To explore the clinicopathologic characteristics, diagnosis, treatment, and prognosis of gastric schwannoma in the imatinib era.The clinicopathologic characteristics and postoperative outcomes of patients diagnosed with gastric schwannoma at our institution between January 2007 and February 2015 were retrospectively collected and analyzed.The main patient complaint was epigastric pain or discomfort. Tumor sizes ranged from 15 to 80 mm (mean, 57.1 mm). In 17 patients, the tumors were located in the body of the stomach. A total of 20 patients were preoperatively misdiagnosed with a gastrointestinal stromal tumor. The rate of correct preoperative diagnosis was only 3.3%. All patients underwent surgical resection and showed strong S-100 protein positivity. Laparoscopic surgery for gastric schwannoma was associated with less blood loss and a shorter postoperative hospital stay than open surgery (P < 0.01). Total 28 patients were disease free without recurrence or metastasis at a median follow-up time of 50 months.Gastric schwannoma is often preoperatively misdiagnosed as gastric gastrointestinal stromal tumor. Laparoscopic resection of gastric schwannoma is considered safe and effective, and it may be the preferred surgery for most small- and moderate-sized tumors. The long-term outcome is excellent, as this type of neoplasm is uniformly benign.

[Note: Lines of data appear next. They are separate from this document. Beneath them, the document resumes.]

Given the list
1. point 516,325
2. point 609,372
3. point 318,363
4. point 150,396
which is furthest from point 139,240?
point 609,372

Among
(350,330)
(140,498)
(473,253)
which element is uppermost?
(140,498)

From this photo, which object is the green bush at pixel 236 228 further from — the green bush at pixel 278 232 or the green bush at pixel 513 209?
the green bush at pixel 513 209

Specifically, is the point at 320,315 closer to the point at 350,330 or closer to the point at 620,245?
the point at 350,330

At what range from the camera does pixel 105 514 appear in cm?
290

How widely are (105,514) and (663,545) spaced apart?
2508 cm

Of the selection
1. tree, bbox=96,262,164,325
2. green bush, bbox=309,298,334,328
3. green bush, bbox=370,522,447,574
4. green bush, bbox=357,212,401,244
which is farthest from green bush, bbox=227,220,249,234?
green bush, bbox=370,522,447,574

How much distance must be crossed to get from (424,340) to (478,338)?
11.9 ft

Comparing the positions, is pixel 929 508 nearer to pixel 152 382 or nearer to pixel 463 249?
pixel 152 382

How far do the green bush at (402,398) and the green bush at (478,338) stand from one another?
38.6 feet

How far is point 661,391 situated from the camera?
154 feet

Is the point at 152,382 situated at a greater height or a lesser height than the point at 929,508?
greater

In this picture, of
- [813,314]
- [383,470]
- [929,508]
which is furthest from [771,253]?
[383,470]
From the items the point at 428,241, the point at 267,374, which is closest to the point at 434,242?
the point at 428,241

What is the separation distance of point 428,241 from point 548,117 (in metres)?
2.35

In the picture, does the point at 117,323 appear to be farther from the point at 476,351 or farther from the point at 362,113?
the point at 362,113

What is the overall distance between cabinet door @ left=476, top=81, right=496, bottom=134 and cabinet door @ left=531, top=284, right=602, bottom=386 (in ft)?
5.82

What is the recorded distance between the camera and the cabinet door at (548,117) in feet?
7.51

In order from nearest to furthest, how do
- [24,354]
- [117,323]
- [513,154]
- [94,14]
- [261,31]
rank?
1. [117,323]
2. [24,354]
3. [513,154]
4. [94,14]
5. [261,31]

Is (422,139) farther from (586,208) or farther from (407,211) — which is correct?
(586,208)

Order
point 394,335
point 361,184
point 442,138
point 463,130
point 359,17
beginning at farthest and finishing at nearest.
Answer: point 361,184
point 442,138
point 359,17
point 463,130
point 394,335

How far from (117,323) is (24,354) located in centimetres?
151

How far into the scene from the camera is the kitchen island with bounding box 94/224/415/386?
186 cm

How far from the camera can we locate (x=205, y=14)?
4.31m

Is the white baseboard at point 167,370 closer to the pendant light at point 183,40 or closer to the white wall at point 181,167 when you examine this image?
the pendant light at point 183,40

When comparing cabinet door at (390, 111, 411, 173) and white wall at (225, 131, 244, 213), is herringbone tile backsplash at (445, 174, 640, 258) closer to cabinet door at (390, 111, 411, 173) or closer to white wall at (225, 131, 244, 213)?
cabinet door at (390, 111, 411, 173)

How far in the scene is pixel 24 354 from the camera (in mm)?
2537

探讨伊马替尼时代胃神经鞘瘤的临床病理特征、诊断、治疗及预后。回顾性收集并分析2007年1月至2015年2月在我院诊断为胃神经鞘瘤患者的临床病理特征及术后结果。主要患者主诉为上腹部疼痛或不适。肿瘤大小范围为15至80毫米(平均57.1毫米)。17例患者肿瘤位于胃体部。共有20例患者术前被误诊为胃肠道间质瘤。术前正确诊断率仅为3.3%。所有患者均接受手术切除,且S-100蛋白呈强阳性。与开腹手术相比,腹腔镜手术治疗胃神经鞘瘤出血量更少,术后住院时间更短(P<0.01)。中位随访时间50个月时,28例患者无疾病复发或转移。胃神经鞘瘤术前常被误诊为胃胃肠道间质瘤。腹腔镜切除胃神经鞘瘤被认为是安全有效的,可能是大多数中小尺寸肿瘤的首选手术方式。由于这类肿瘤均为良性,长期预后良好。